→ **ACTIVITY**:
In the discussion of corporate values, which company is called the bastion of open source AI?

→ **TEXT SECTION**:

"""

I think it's a mistake to anthropomorphize corporations. They are filled with people, some of whom are evil, some of whom are not, and some of whom are somewhere in between.
But there is such a thing as a set of corporate values independent of the people working in the corporation, and those values are not always good.
Most of the time those corporate values are just marketing.
I'm not talking about what companies publicly say their values are. That's obvious marketing nonsense. I'm talking about the values that inform their business decisions.
Hm. I think a person should probably stay wary of the limitations of anthropomorphizing a corporation, but it probably can work to a limited extent. To a limited extent, you can anthropomorphize entire countries with some degree of truth, or entire halves of the world. Eastern cultures lean a little more collectivist than Western cultures.
Obviously huggingface.

If you're going to downvote, you should explain why huggingface is evil right now. They're literally the bastion of open source AI.

I didn't downvote, but I think there's a difference between a company being a "don't be evil" company and being an evil company.

Huggingface may very well be perceived as neutral or unproven, and so qualifies as neither. (Just speculating).

> They're literally the bastion of open source AI.

I don't see how that affects the "evil or not" question at all.

"""

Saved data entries
"""

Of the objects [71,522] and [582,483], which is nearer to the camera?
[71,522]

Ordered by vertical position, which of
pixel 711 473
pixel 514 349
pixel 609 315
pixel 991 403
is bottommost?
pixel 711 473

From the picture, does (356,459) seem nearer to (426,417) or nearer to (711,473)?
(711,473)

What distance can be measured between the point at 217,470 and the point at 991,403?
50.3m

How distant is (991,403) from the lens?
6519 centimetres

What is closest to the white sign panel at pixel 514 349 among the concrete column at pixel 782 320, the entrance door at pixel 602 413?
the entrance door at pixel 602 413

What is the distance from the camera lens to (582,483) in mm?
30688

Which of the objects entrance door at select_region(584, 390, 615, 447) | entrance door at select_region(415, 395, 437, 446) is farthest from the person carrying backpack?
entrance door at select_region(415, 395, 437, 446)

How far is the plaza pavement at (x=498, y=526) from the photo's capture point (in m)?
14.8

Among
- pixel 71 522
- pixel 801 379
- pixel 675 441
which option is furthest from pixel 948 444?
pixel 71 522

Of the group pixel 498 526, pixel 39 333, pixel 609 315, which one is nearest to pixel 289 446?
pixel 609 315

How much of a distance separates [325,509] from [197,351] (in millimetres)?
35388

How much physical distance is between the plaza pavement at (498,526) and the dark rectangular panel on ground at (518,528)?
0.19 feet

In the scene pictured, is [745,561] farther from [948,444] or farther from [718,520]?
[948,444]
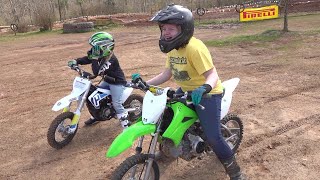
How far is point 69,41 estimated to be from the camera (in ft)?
50.5

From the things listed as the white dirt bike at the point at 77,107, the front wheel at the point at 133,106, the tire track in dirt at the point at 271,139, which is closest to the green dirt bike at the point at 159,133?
the tire track in dirt at the point at 271,139

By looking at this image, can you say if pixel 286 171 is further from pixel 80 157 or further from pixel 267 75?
pixel 267 75

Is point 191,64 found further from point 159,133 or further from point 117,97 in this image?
point 117,97

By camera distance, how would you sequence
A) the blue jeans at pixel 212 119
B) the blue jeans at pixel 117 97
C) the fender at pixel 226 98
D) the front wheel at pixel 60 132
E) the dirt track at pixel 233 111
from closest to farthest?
the blue jeans at pixel 212 119, the fender at pixel 226 98, the dirt track at pixel 233 111, the front wheel at pixel 60 132, the blue jeans at pixel 117 97

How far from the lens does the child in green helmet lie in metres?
5.05

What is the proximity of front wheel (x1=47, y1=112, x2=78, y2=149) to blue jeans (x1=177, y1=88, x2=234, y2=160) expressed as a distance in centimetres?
221

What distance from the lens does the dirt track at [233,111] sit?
4363 mm

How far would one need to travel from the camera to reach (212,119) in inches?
140

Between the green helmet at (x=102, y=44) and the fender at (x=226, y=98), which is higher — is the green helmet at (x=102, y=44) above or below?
above

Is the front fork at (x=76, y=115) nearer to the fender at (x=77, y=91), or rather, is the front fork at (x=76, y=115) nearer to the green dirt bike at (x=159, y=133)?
the fender at (x=77, y=91)

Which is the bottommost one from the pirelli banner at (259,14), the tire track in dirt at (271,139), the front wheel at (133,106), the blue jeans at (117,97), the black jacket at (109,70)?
the tire track in dirt at (271,139)

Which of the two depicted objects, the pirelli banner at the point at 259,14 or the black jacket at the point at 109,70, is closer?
the black jacket at the point at 109,70

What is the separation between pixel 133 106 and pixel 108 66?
994 millimetres

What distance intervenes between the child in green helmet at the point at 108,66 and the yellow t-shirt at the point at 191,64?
4.83ft
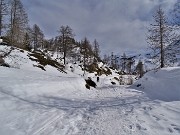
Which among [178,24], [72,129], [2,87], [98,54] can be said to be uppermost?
[98,54]

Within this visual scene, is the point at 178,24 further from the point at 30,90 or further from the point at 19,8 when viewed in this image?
the point at 19,8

"""

→ **RESPONSE**:
Huggingface